Their approach was pragmatic rather than confrontational. Instead of mandating the change organisation-wide, they worked with teams that were actually willing to try it. Turned those early adopters into success stories, then let the adoption spread organically as other teams saw the benefits.

This pull-based approach probably takes longer, but it's more sustainable than forcing change. The key was having really good internal communication about why the early adopters were succeeding - faster incident resolution, better service quality, more ownership of their destiny rather than waiting for central IT.

They also had to build some surprisingly basic tools, like a service directory that could answer "who do I call when this breaks?" Seems obvious, but apparently it didn't exist before. We should probably be auditing these fundamental capabilities earlier in our client assessments.

What We'd Do Differently

The timeline expectations were probably the biggest challenge. Two years is realistic for this scale of cultural change, but most clients expect visible results in months. We need to be clearer about the difference between quick wins - like better incident response - and fundamental transformation of how reliability works.

The executive commitment here was exceptional. Having the EGM and CTO regularly attend incident reviews sent a powerful signal about priorities.

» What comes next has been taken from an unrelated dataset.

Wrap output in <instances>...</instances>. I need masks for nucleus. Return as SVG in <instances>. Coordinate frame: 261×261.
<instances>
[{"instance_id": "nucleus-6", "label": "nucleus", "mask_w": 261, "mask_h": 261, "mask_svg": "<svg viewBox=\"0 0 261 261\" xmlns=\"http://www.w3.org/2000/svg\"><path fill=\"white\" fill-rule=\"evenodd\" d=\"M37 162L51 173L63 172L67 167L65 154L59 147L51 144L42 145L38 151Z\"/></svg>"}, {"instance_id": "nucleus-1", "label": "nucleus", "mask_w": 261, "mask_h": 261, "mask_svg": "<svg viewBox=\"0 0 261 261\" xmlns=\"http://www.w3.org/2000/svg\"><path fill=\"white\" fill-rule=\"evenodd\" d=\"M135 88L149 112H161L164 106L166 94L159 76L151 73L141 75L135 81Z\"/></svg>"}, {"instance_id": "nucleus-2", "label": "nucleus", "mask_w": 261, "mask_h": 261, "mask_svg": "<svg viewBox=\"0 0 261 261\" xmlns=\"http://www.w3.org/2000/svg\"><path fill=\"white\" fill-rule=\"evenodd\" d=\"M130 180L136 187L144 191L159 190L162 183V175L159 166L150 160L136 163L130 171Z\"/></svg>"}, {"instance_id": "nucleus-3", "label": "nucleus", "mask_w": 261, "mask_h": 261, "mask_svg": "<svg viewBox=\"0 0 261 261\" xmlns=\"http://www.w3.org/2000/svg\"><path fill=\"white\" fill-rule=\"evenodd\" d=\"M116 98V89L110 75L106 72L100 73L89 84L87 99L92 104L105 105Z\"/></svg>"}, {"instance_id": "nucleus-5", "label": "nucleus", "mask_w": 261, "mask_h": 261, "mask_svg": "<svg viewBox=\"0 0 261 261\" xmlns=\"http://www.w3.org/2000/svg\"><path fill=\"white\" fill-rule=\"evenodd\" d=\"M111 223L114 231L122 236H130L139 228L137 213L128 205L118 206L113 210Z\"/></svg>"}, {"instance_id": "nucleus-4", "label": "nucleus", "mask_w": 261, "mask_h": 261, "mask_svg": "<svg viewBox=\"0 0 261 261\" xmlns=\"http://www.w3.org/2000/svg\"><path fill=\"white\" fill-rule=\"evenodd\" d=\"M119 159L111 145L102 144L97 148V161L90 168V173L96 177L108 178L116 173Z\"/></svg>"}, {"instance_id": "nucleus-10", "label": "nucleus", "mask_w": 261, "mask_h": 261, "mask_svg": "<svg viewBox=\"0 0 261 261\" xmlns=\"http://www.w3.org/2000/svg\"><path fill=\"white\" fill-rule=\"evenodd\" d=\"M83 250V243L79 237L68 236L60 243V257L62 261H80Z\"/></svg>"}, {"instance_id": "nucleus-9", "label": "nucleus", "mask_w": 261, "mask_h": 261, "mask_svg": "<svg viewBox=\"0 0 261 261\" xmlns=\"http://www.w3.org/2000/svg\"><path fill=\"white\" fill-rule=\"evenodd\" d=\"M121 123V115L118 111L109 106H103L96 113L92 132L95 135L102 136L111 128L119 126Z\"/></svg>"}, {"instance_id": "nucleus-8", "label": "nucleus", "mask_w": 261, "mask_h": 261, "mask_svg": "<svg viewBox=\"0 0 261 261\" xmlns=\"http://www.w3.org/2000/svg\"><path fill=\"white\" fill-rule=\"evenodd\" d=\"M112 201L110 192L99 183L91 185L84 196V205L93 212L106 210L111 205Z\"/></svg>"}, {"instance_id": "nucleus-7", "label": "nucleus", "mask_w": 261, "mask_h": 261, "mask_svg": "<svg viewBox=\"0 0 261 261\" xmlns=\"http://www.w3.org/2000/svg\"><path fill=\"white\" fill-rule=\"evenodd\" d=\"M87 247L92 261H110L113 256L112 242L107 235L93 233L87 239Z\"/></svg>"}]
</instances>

We should be doing more upfront work to secure this level of involvement rather than assuming it will happen naturally.

They could have been more systematic about baseline measurement too. While the business-function SLOs were clever, they missed some opportunities to demonstrate improvement over time. We're probably better positioned to help clients establish proper before/after metrics from day one.

The Real Lesson

The overarching insight is that SRE transformation is fundamentally about organisational change, not technical implementation. The Prometheus setup was the easy part. Changing how people think about ownership, responsibility, and learning from failure - that's where the real work happens.

This aligns with our QCE methodology's emphasis on holistic transformation, but it's a good reminder that we need to be even more explicit about the change management aspects. The technical patterns are well-established now. The people patterns are still the hard part.

I'm curious what you think about applying some of these approaches to our current client contexts. The talent investment strategy in particular seems like something we should be suggesting more often, even though it requires a bigger upfront commitment from leadership. And that accountability mechanism in the incident forums - that could be really powerful if we design it in properly from the start.